I have been working with Cassandra and I have hit a bit of a stumbling block. For how I need to search on data I found that a Composite primary key works great for what I need but the insert times for the record in this Column Family go to the dogs with it and I am not entirely sure why.
Table Definition:
CREATE TABLE exampletable (
clientid int,
filledday int,
filledtime bigint,
id uuid,
...etc...
PRIMARY KEY (clientid, filledday, filledtime, id)
);
clientid = The internal id of the client. filledday = The number of days since 1/1/1900. filledtime = The number of ticks of the day at which the record was recived. id = A Guid.
The day and time structure exists because I need to be able to filter by day easily and quickly.

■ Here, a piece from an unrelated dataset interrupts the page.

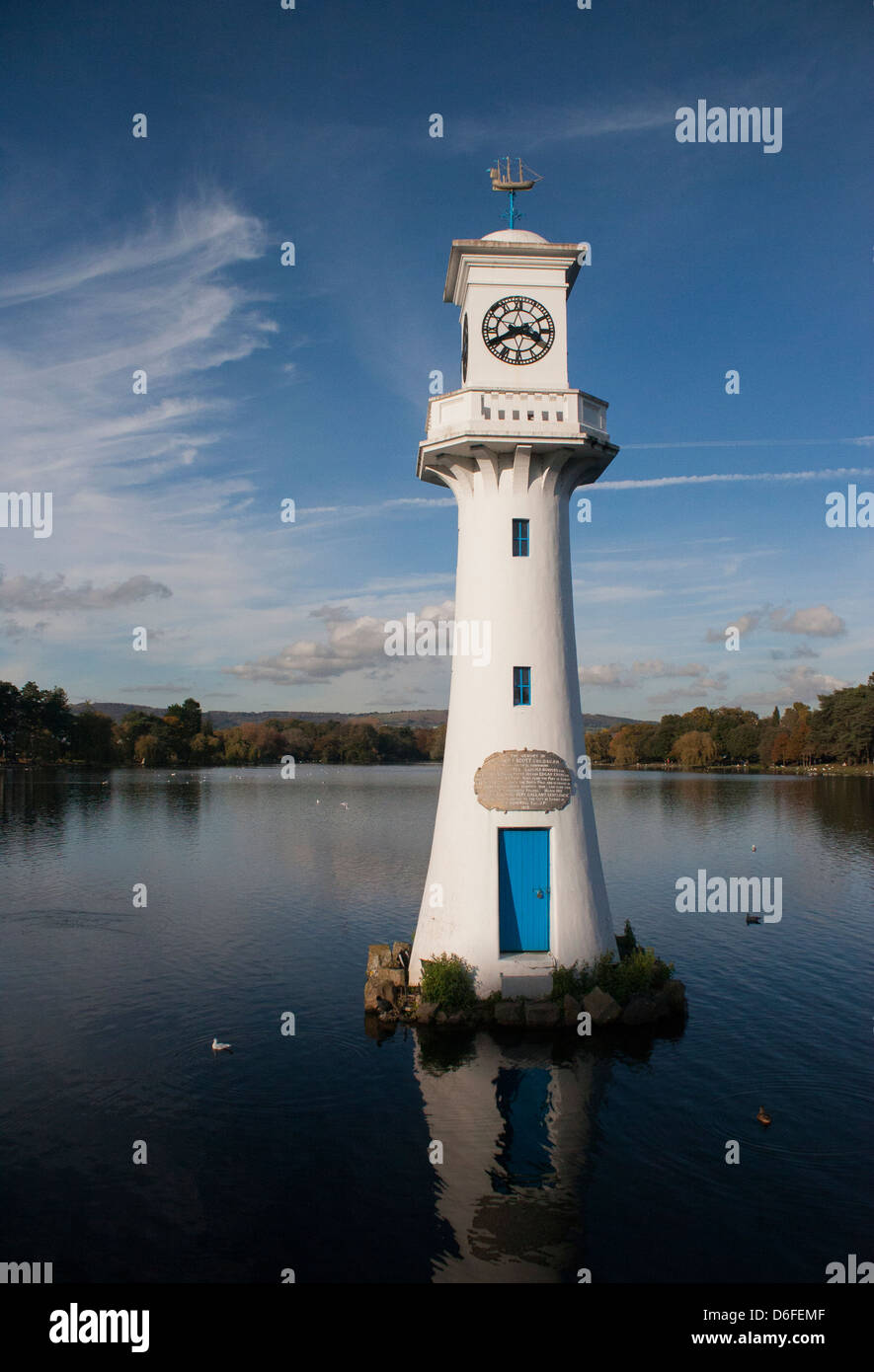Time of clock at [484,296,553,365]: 3:40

I know Cassandra stores Column Families with composite primary keys quite differently. From what I understand it will store the everything as new columns off of a base row of the main component of the primary key. Is that the reason the inserts would be slow? When I say slow I mean that if I just have a primary key on id the insert will take ~200 milliseconds and with the composite primary key (or any subset of it, I tried just clientid and id to the same effect) it will take upwards of 32 seconds for 1000 records. The Select times are faster out of the composite key table since I have to apply secondary indexes and use 'ALLOW FILTERING' in order to get the proper records back with the standard key table (I know I could do this in code but the concern is that I am dealing with some massive data sets and that will not always be practical or possible).
Am I declaring the Column Family or the Primary Key wrong for what I am trying to do? With all the unlisted, non-primary key columns the table is 37 columns wide, would that be the problem? I am quite stumped at this point. I have not be able to really find anything about others having similar problems.